Three years ago I was ghosted by Mama Professor. Our relationship had ended years before, back in 2011, but due to the Professor we still saw quite a lot of one another, and there was some financial dependancy. At times it felt like being in a relationship.

It was the money that triggered it. She’d been going through a hard time during her mother’s terminal illness and then after her death and I’d been seeing a lot more of her and lending her a lot, on top of the maintenance I was already paying. It was when I said I couldn’t afford to lend her any more that she said she didn’t want to speak to me any more.

She contacted social services and made accusations of abuse against me, though the type of abuse I was being accused of was quite vague. Nothing physical, but rather an ongoing emotional abuse.

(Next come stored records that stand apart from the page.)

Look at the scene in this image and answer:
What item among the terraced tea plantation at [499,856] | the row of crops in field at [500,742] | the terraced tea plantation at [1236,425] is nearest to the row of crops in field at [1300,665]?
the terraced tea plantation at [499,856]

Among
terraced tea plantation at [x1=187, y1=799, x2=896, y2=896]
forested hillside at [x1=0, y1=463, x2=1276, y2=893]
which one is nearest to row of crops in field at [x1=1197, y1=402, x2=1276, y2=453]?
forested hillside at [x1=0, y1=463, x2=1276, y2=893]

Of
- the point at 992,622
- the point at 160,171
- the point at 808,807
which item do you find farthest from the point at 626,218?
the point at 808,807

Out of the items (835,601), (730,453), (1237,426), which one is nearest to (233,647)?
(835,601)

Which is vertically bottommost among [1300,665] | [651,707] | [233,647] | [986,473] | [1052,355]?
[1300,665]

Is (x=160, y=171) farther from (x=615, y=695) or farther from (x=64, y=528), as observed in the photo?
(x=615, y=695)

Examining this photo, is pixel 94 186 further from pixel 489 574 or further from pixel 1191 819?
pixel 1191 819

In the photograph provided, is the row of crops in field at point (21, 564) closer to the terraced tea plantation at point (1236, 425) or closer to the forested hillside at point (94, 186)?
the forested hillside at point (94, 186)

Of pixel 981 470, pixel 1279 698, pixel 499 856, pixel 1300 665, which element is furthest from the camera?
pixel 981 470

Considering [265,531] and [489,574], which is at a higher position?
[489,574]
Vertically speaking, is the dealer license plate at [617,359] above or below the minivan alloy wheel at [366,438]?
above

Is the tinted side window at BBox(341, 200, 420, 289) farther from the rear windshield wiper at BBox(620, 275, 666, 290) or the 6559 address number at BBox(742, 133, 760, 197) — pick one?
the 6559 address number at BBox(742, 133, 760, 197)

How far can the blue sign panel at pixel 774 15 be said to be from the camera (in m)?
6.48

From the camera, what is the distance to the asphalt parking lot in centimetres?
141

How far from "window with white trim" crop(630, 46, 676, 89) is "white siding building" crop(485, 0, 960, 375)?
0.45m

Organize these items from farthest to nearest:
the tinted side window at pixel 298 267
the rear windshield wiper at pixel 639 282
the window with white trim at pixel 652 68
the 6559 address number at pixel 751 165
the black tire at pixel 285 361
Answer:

That’s a type of abuse I’ve heard about in relationships, but we’d not been together as a couple for several years and the time we spent together was purely voluntary, and was almost always initiated by her. I was trying to cut down on the contact as I found it draining, both emotionally and financially. Whatever we did together involved me footing the bill, and there were often arguments (though not always – sometimes we got on OK).

Being accused of abuse is not nice, and when there’s no specific allegation being made and no charges being pressed, just vague generalised suggestions being spread around, it’s hard to know how to respond. Should you just ignore it? Treat it as a case of “that person doesn’t like me” and move on?

This has left me wondering whether I was being used as a cash cow. She said she wanted family time, for the benefit of the Professor, but that family time generally included a visit to a restaurant or cafe and often it involved me driving them somewhere (she doesn’t drive), so it always cost money. She never really wanted me there, she just wanted someone to pay the bill, and I think there was some resentment over that. She hated the fact that she had to rely on me for something, but she likes her food and she liked eating out at nice restaurants and going to places that would otherwise be inaccessible, plus a child is so much easier to deal with when there are two of you.

Perhaps cutting me off was the only way she felt she could break that cycle. Since we had been together as a couple, being together not as a couple was bound to be difficult and it may have prevented both of us moving on and forming new relationships.

It makes life particularly difficult for the Professor. He is often put in the position of having to relay messages between us. He’s gone through a lot.

We’re now about to face one another in court, though due to social distancing it might only be a virtual hearing. Previously, when we have met face to face, I have been completely blanked. If I say something, she’ll look around as if she hasn’t heard, with an expression on her face like there’s a bad smell in the room. If she does respond to what I’ve said, she’ll speak to someone else, always referring to me in the third person, never speaking to me, never acknowledging I’m there. It does feel a bit like being a ghost, like Casey Affleck with a sheet over his head in the film A Ghost Story, trying to communicate with his ex.

I wonder if there is an element of wishing the person you’re ghosting were actually dead. If there’s someone you never want to see again, never want to hear from nor have anything to do with, that’s exactly what you’d get if that person were dead.